On 23 November 2009, Rundle joined Rochdale's League Two rivals Rotherham United on a one-month emergency loan, and made his league debut in a 2–0 win over Lincoln City one day later. He played in three further games before his loan spell ended. On 1 February 2010 Rundle had his contracted terminated by mutual consent.

===Chesterfield===
A few hours later he signed with Chesterfield

===Morecambe===
On 26 May 2010, Rundle signed for Morecambe on a two-year deal.

On 28 February 2011, Rundle joined Gateshead until the end of the 2010–11 season. He made his debut for Gateshead the following day against York City at Bootham Crescent. Rundle scored his first goal for Gateshead on 12 March 2011 against Darlington at The Darlington Arena in the FA Trophy.

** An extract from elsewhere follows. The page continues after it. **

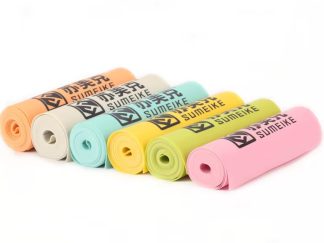 sumeike zwillengummi flachbandgummi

On 4 July 2011, Rundle left Morecambe by mutual consent after not being guaranteed first team football.

===Darlington Return===
On 6 July 2011, Rundle joined Conference National side Darlington on a one-year contract. Darlington suffered financial difficulties during Rundle's time at the club, and his contract was terminated on 16 January 2012, along with the rest of the playing squad and caretaker manager Craig Liddle. He returned to the club, along with most of the rest of the players on a non-contract basis.

===Cork City===
On 28 January 2013, it was announced that Rundle was joining Airtricity League side Cork City for the 2013 season. His shining moment came when Premier League side West Ham came to Cork during their pre-season, in which Rundle scored a spectacular goal against them, but ended in a 6–2 for the home side. He had his contract mutually cancelled on 30 July 2013.

==Career statistics==

===Club===

Appearances and goals by club, season and competition
| Club | Season | League^{[A]} |  | FA Cup |  | League Cup |  | Other^{[B]} |  | Total |  |
| Apps | Goals | Apps | Goals | Apps | Goals | Apps | Goals | Apps | Goals |
| Darlington | 2001–02 | 12 | 0 | 0 | 0 | 0 | 0 | 0 | 0 | 12 | 0 |
| 2002–03 | 5 | 0 | 0 | 0 | 0 | 0 | 0 | 0 | 5 | 0 |
| Total | 17 | 0 | 0 | 0 | 0 | 0 | 0 | 0 | 17 | 0 |
| Carlisle United | 2002–03 | 21 | 1 | 0 | 0 | 0 | 0 | 4 | 1 | 25 | 2 |
| 2003–04 | 23 | 0 | 0 | 0 | 1 | 0 | 1 | 1 | 25 | 1 |
| Total | 44 | 1 | 0 | 0 | 1 | 0 | 5 | 2 | 50 | 3 |
| Dublin City | 2004 | 8 | 3 | 0 | 0 | 0 | 0 | 0 | 0 | 8 | 3 |
| Mansfield Town | 2004–05 | 18 | 4 | 0 | 0 | 0 | 0 | 0 | 0 | 18 | 4 |
| 2005–06 | 35 | 5 | 3 | 0 | 1 | 0 | 0 | 0 | 39 | 5 |
| Total | 53 | 9 | 3 | 0 | 1 | 0 | 0 | 0 | 57 | 9 |
| Rochdale | 2006–07 | 29 | 4 | 2 | 0 | 1 | 1 | 0 | 0 | 32 | 5 |
| 2007–08 | 45 | 6 | 1 | 0 | 2 | 0 | 1 | 0 | 49 | 6 |
| 2008–09 | 46 | 7 | 2 | 0 | 1 | 0 | 2 | 0 | 51 | 7 |
| 2009–10 | 12 | 1 | 2 | 0 | 1 | 0 | 1 | 0 | 16 | 1 |
| Total | 132 | 18 | 7 | 0 | 5 | 1 | 4 | 0 | 148 | 19 |
| Rotherham United (Loan) | 2009–10 | 4 | 0 | 0 | 0 | 0 | 0 | 0 | 0 | 4 | 0 |
| Chesterfield | 2009–10 | 16 | 0 | 0 | 0 | 0 | 0 | 0 | 0 | 16 | 0 |
| Morecambe | 2001–11 | 17 | 0 | 0 | 0 | 1 | 0 | 0 | 0 | 18 | 0 |
| Gateshead (Loan) | 2010–11 | 7 | 0 | 0 | 0 | 0 | 0 | 2 | 1 | 9 | 1 |
| Darlington | 2011–12 | 21 | 2 | 0 | 0 | 0 | 0 | 0 | 0 | 21 | 2 |
| Career totals |  | 311 | 30 | 10 | 0 | 8 | 1 | 11 | 3 | 348 | 37 |

A. The "League" column constitutes appearances and goals (including those as a substitute) in The Football League, League of Ireland and Football Conference.
B. The "Other" column constitutes appearances and goals (including those as a substitute) in the FA Trophy, Football League Trophy and play-offs.